What is Byzantine Fault Detection?

security

#1

Distributed systems are subject to a variety of faults and attacks. A faulty/malicious node may exhibit arbitrary behavior. In particular, a faulty node may corrupt its local state and send arbitrary messages, including specific messages aimed at subverting the system. Many security attacks, such as censorship, freeloading, misrouting, and data corruption, can be modeled as Byzantine faults.

Systems can be protected with Byzantine fault tolerance (BFT) techniques, which mask a bounded number of Byzantine faults, e.g. using state machine replication. BFT is a very powerful technique, but it has its costs. In a practical system that needs to tolerate up to f concurrent Byzantine faults, BFT cannot be implemented with less than 3f+1 replicas. Moreover, BFT scales poorly to large replica groups; as more servers are added, the throughput of the system may actually decrease.

Byzantine Fault Detection is an alternative approach that aims at detecting rather than masking faulty behavior.

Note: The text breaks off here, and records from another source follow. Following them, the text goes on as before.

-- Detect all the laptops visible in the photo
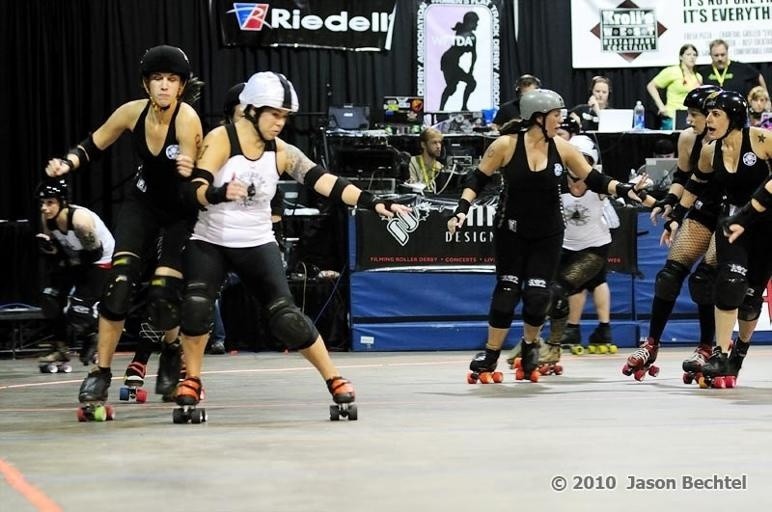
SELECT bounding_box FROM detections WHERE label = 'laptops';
[586,107,636,133]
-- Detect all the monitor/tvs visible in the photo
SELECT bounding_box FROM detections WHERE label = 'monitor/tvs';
[644,158,681,191]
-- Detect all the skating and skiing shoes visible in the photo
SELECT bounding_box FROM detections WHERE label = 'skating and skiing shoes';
[728,340,745,371]
[38,343,72,374]
[506,337,544,369]
[559,327,584,355]
[80,333,99,366]
[538,340,563,375]
[120,357,147,403]
[77,368,115,421]
[514,336,539,382]
[172,374,207,424]
[682,344,713,384]
[587,326,617,353]
[325,376,358,421]
[622,337,660,382]
[699,345,736,389]
[467,342,503,384]
[162,379,206,402]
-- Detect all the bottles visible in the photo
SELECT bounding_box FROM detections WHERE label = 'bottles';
[634,101,645,128]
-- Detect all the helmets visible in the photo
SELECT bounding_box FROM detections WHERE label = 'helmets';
[568,135,599,166]
[138,45,190,83]
[702,90,748,126]
[520,89,565,120]
[238,71,299,113]
[222,82,247,115]
[683,84,723,110]
[559,116,580,135]
[33,176,68,200]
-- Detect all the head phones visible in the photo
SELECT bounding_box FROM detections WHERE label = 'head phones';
[512,74,542,99]
[587,75,613,102]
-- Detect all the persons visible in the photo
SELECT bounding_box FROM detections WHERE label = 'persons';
[120,83,246,403]
[548,114,617,356]
[448,89,649,384]
[508,135,620,375]
[408,126,444,193]
[33,177,115,374]
[747,85,771,130]
[583,75,612,111]
[648,44,702,129]
[45,45,204,421]
[705,38,769,97]
[437,11,480,112]
[494,74,541,126]
[622,84,723,384]
[660,91,772,387]
[172,71,412,420]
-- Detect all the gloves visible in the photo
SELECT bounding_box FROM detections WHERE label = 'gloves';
[718,198,762,235]
[56,157,74,171]
[445,198,472,222]
[357,190,396,212]
[205,182,232,205]
[650,193,678,214]
[663,203,688,233]
[616,182,642,201]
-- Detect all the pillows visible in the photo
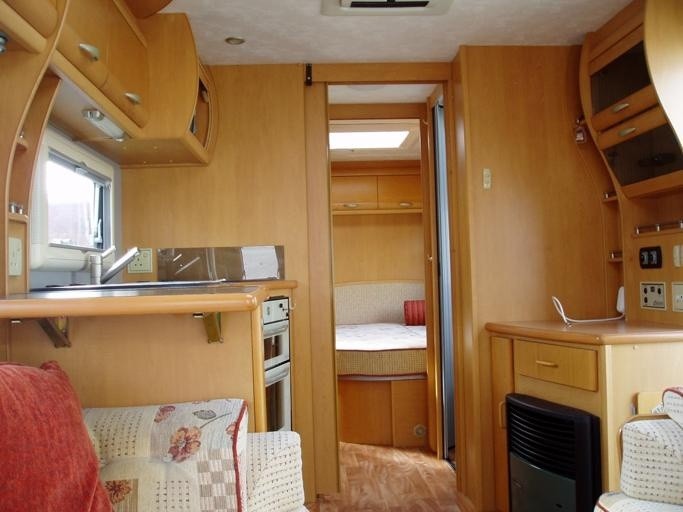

With this approach, the system does not make any attempt to hide the symptoms of Byzantine faults. Rather, each node is equipped with a detector that monitors other nodes for signs of faulty behavior. If the detector determines that some node has become faulty, it notifies the application software, which can then take appropriate action. For example, nodes can cease to communicate with the faulty node; once all correct nodes have followed suit, the faulty node is isolated and the fault is contained. Lies (or faults) in Radix can be detected using merkle trees of commitments.

Read more about the case for Byzantine Fault Detection in this whitepaper.

Radix uses both BFT to defend against network splits/attacks and BFD to defend against malicious behavior like double spends, transaction suppressing, etc.